Thursday's catch of 15 salmon in Idaho's Stanley basin pushed the seasonal total, 263, to an all-time record for the 17-year-old Idaho Sockeye Salmon Captive Broodstock Program.
The returning spawners have been trapped, either at the Salmon River's Sawtooth Hatchery or in nearby Redfish Lake Creek by Idaho Department of Fish and Game officials.
The surprising bounty has included three daily trapping totals that matched or surpassed what was the second highest total of the program's past. A whopping 257 sockeye returned to the basin in 2000 (243 were trapped and 14 were observed below the hatchery but not handled), but the second highest return had been only 27. This year there have been daily totals as high as 31, 30 and 27.
"It's slowed down a little bit," Eagle Hatchery manager Dan Baker said of the flow of sockeye into IDFG traps. Fish could be delaying after thunder storms and accompanying rain "turned the Salmon River to mud."
"We think we've still got another 10 strong days" of returns ahead, Baker said.
Last year only 57 sockeye were counted at Lower Granite, and only four of them made it back to the hatchery. Only three reached their destination in 2006.

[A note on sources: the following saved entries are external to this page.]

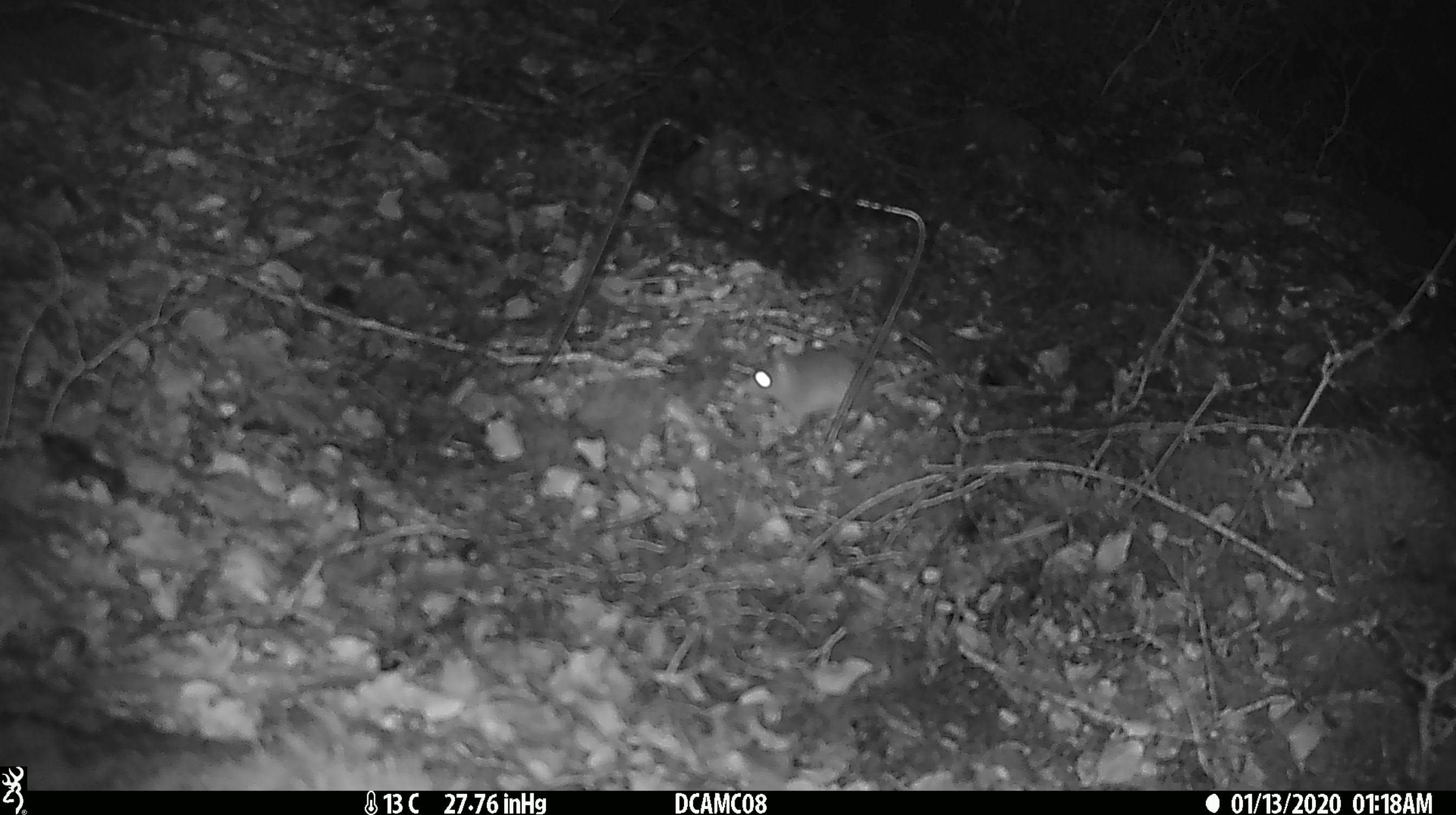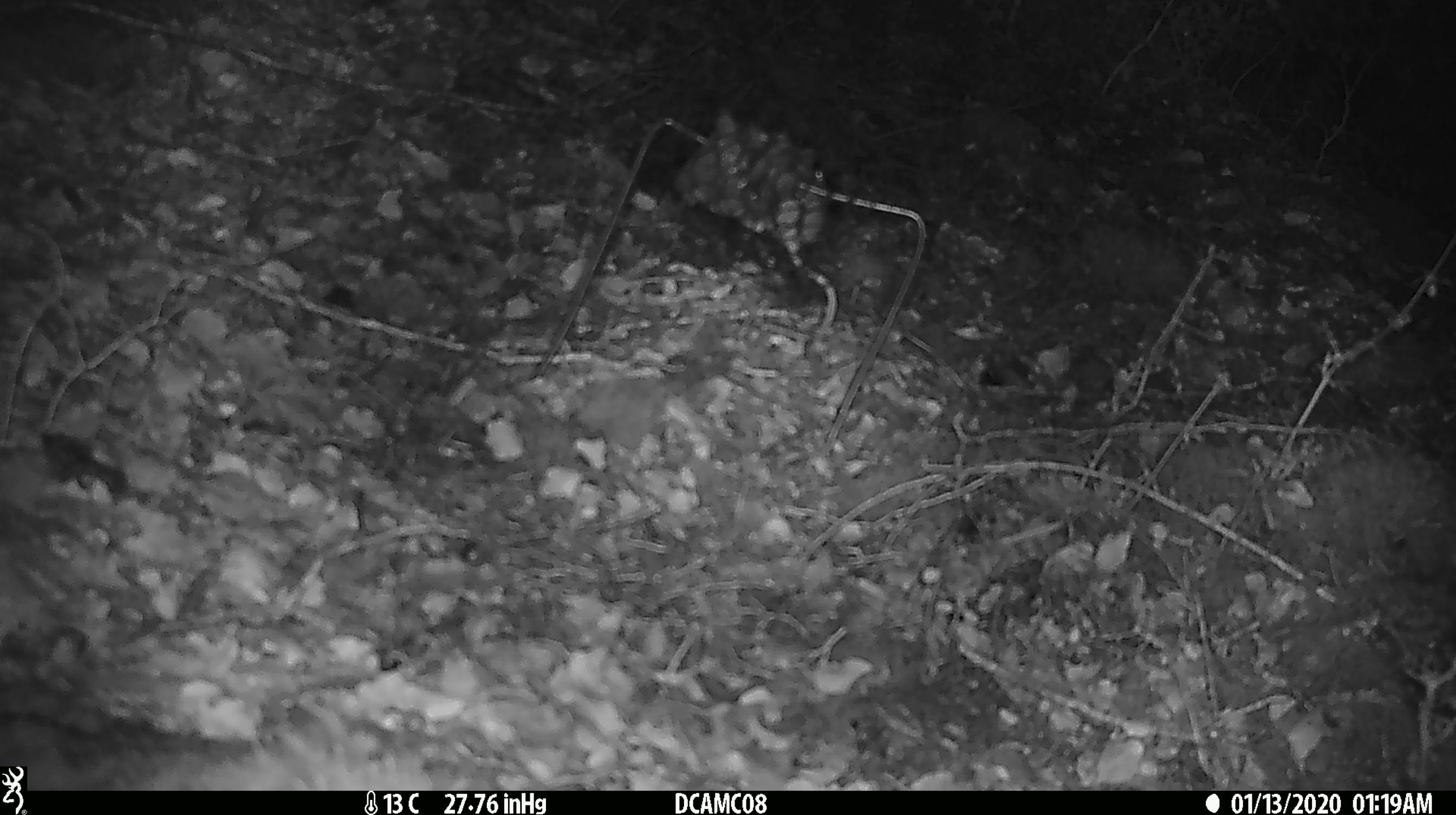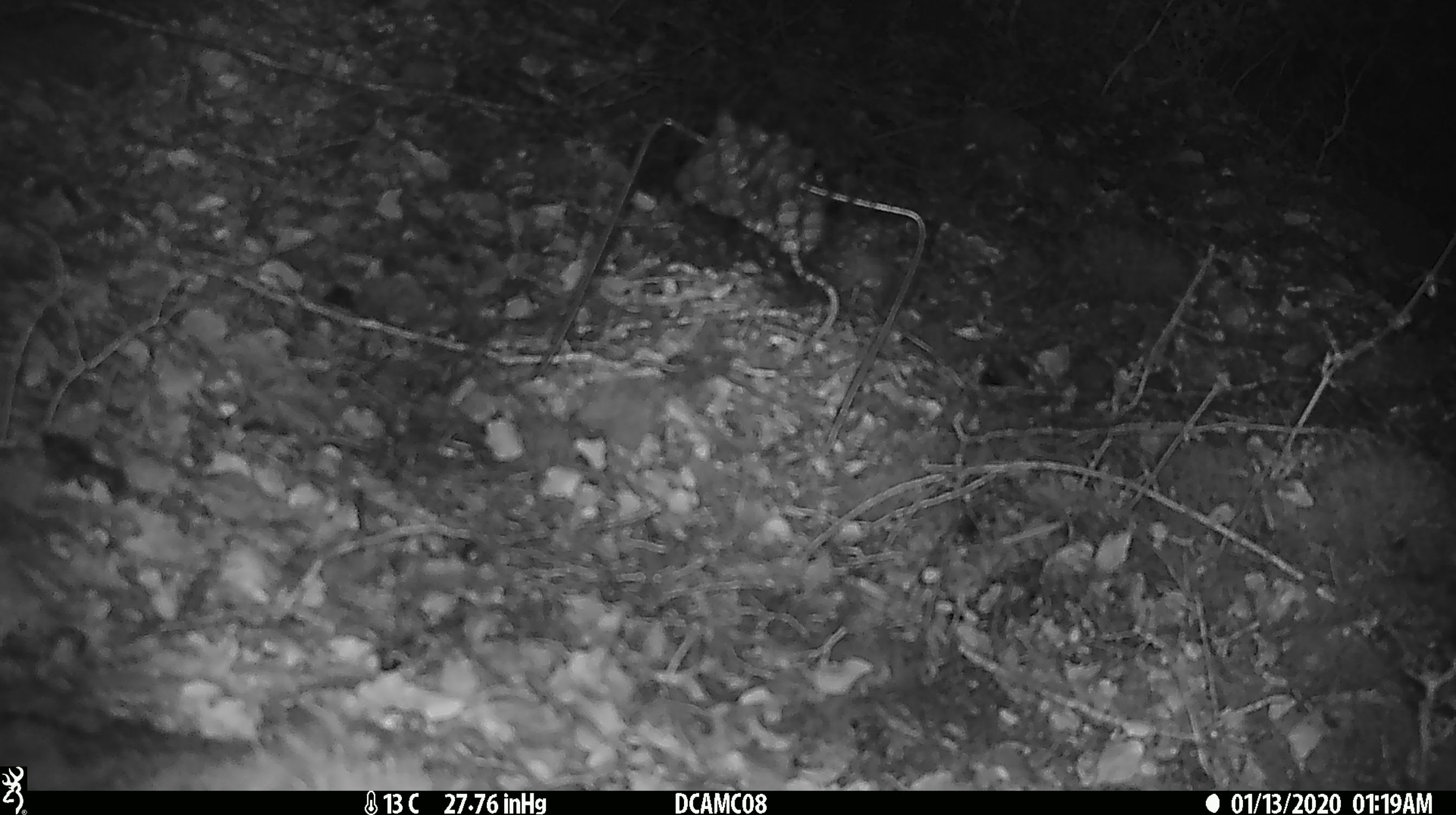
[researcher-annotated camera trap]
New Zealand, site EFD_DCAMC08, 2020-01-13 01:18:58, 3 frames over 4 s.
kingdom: Animalia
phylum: Chordata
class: Mammalia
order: Rodentia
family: Muridae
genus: Mus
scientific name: Mus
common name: mouse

The first sockeye arrived at Sawtooth this year on July 25.
A strong return was anticipated. Through Wednesday 213,583 sockeye had been counted passing over the lower Columbia's Bonneville Dam, the first hydro project the fish encounter on their spawning journey. The vast majority of those fish continue up the Columbia, and then turn off into the Okanogan or Wenatchee rivers in central Washington.
But 870 have been counted at the lower Snake River's Lower Granite, by for the highest count on a record dating back to 1975 when the dam was built. Lower Granite is the eighth and final dam the Snake River sockeye pass on their 900-mile journey up the Columbia, Snake and Salmon rivers. That final leg from Lower Granite to the Stanley basin is about 400 river miles.
The fish trapped so far include 99 unmarked sockeye, which means they were either naturally produced by adult spawners released into Redfish Lake, were hatched from "eyed" or fertilized eggs planted by biologists in nearby Pettit and Alturas lakes or produced by "residual" sockeye in the lakes. Residual sockeye are fish that spend their entire life cycle in freshwater but whose offspring can opt for a migration to the ocean.
Genetic analysis will be used to better pinpoint the sockeyes' beginnings.
"There are more unmarked (returns) this year than we've typically seen," Baker said. That's encouraging because it could mean there was reasonable spawning success from 240 adult fish released into Redfish Lake in 2004. All but three were hatched and raised in a hatchery.
The captive broodstock program was started in 1991, shortly after the Snake River sockeye's listing as endangered under the Endangered Species Act. Only 16 wild fish have returned to the basin since then. The last, dubbed Lonesome Larry by the media, returned in 1998.
The program was kindled by eggs from those 16 wild fish as well as the capture of several hundred Redfish Lake wild out-migrants, and several residual sockeye salmon adults. The fish were used to develop captive broodstocks at the IDFG Eagle Fish Hatchery and at National Oceanic and Atmospheric Administration Fisheries Service facilities in Washington.
Adaptively managed, the program generates hatchery-produced eggs, juveniles, and adults for supplementation to Sawtooth Valley waters.
The program releases both smolts and pre-smolts that are marked with tags and/or clipped fins. The pre-smolts are released into the lake in the fall to overwinter. The smolts are released in the spring either from Sawtooth Hatchery or in Redfish Lake Creek ready to begin their journey to the ocean.
Of the 164 marked fish to return this year only 11 were marked with just a fin-clip, a sign they are from the pre-smolt releases. The remainder of the marked returns, 153 spawners, are likely from smolt releases that had been outfitted with clips and tags.
The trapped adults are hauled to Eagle Hatchery and held until they are ready to spawn. Some, about 50, will be released into Redfish Lake Sept. 2.
The balance will either be spawned in the hatchery to refuel the captive broodstock program or released later, around Sept. 10, into Redfish Lake, Baker said.